29. Steered

Meditations in James: 29 : Steered by the Tongue

Jas 3:3-5 When we put bits into the mouths of horses to make them obey us, we can turn the whole animal. Or take ships as an example. Although they are so large and are driven by strong winds, they are steered by a very small rudder wherever the pilot wants to go. Likewise the tongue is a small part of the body, but it makes great boasts.

We take life for granted. We don’t think about the things we do, because they are so natural. We get up in the morning. We get dressed, eat breakfast, go out for the day, come home, eat, rest and sleep – every day!  We have eyes to see, ears to hear and mouths to speak, and we take them all for granted.  Take the mouth for example.  We may get up in the morning and so we groan about the day negatively.  We turn on breakfast TV, or breakfast radio, or read a morning paper, and grumble about the state of the world.  We complain about a bus or train being late, or about the weather.  We criticise people in the news and at work.  And we wonder why we feel so negative about life.  We speak thoughtlessly to someone and we hurt or upset them and a relationship is broken.  We speak hastily and the die is cast and a decision made that was unwise.  Our mouths play a large part in expressing what we feel, in determining what we feel, and in creating or breaking relationships with other people.  Oh yes, our tongue is a powerful bit of our body, and the wise person thinks about this.

James has been guiding us to think about our lives and has been challenging us about the nature of them as we live them out in the midst of the world that is so often hostile to us and to God. He’s talked about the link between faith and deeds, and he’s gone on to allude to spiritual maturity, something we should be aiming for.  Have you ever used Google Earth or some other satellite system that looks down on the earth? You see the earth from a distance and then you can zoom down and roads become visible and then, as you get nearer, buildings take shape, and then details can be seen and, if it was a real shot, even people seen.  We zoom in and more and more detail is seen.  That’s what James is now doing.  He is zooming in on our lives and focusing specifically on that all-important organ, our tongue!

He doesn’t go into immediate teaching about it; he paints pictures that make us think about it.  He speaks first about the bit in the mouth of a horse.  It’s a very obvious picture.  As the rider pulls on the reins the horse’s head is pulled round and its body follows the direction of the head.  The implication is that we go where our tongue takes us.  There is a sense that the tongue controls the whole body.  Yes, we know that the tongue speaks what is in the heart: out of the overflow of his heart his mouth speaks.” (Lk 6:45).  As we feel on the inside so we speak, but it is as we speak so our direction is set.  We speak and others hear what we say, and we are committed.  If we keep quiet, we are not committed; it is only as we speak is our path set.  What we say, we tend to do.

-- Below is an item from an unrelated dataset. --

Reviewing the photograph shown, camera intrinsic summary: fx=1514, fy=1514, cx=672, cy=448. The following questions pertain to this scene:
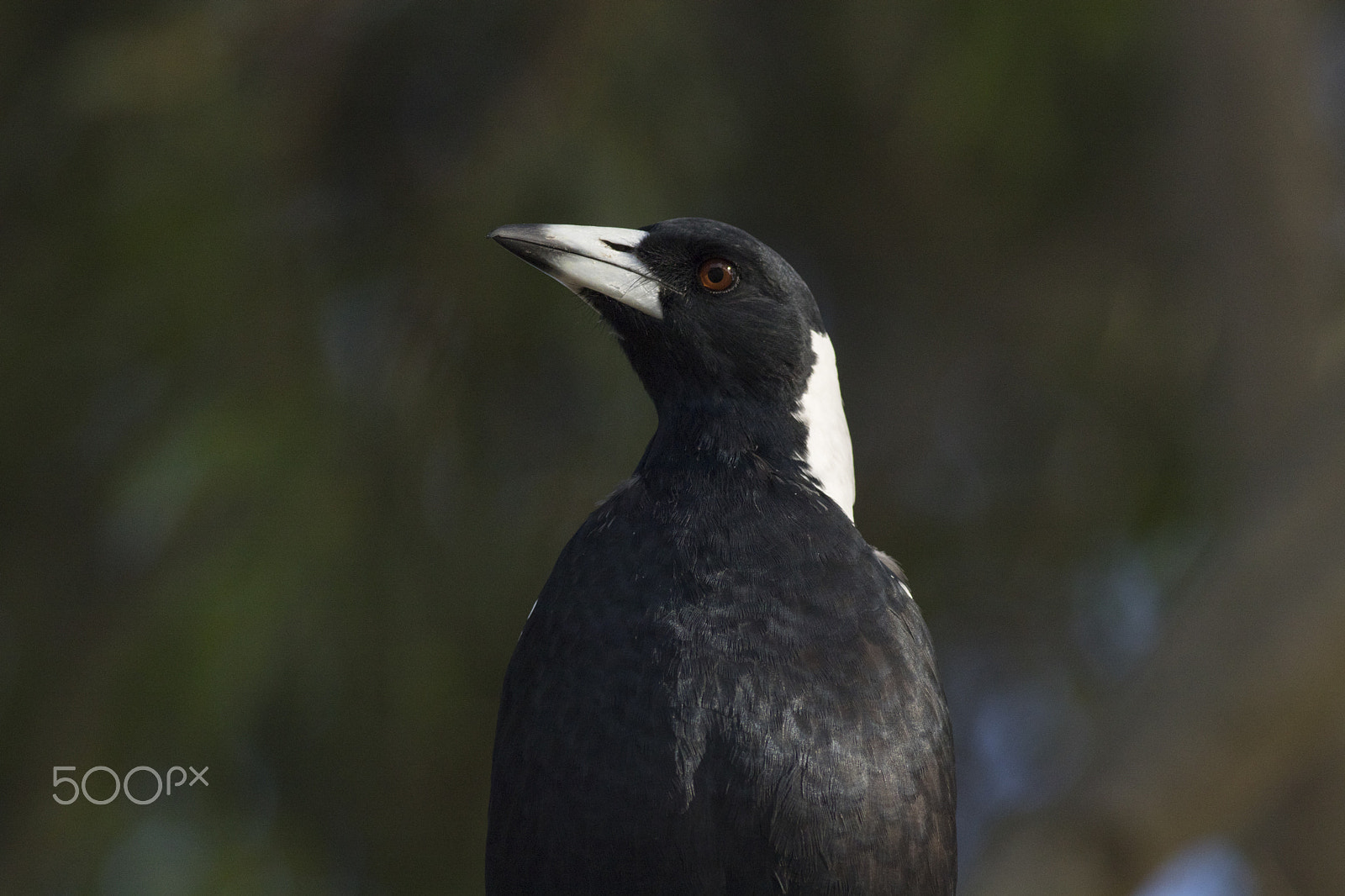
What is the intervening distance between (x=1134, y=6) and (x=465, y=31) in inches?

Then James gives another picture, that of a ship. Oh yes, he says, there may be big waves and strong winds, but it is the rudder of the ship that determines where it goes.  The rudder is so small in comparison to the rest of the ship, but it is still the part that determines the course of the boat.  The same implication is there.  Our course is determined by such a small part of us. Someone offers us as job.  We say, “Yes, I’ll take it.”  Our course is set by our tongue.  Someone chides us for wrong behaviour.  We lash back with our tongue defensively.  Unfortunately they were our manager, and our future hope of promotion has just gone.  Our course is set.  In a marriage, a row ensues and angry words create division.  No healing words are spoken and the rift gets bigger. A course is being set. It is our words that set our course. Think back over the past week or month and see if you can identify times when your words set the course of what was to follow.  Think about things that are yet to happen today or tomorrow and consider how your words will set the course of what is to follow.

James gives a strong warning to finish this verse: the tongue is a small part of the body, but it makes great boasts. What is boasting?  It is speaking out and making claims that are untrue, claims that we are bigger and better than is really true. The tiny tongue can say such silly things, but they are things that make other people think less of us; they are things that lead us further into self-deception. Boasting reveals pride and it reveals foolish thinking, but even worse, it leads us along a course that is damaging to us.

Before we go anywhere else with James in this consideration of the use of the tongue, can we realize how significant our words are? Can we realize what our words do? Can we see that they reveal the state of our hearts and the also commit us to the path ahead. We will, in the days ahead, be determining our paths, partly by what we will be saying. That needs thinking about!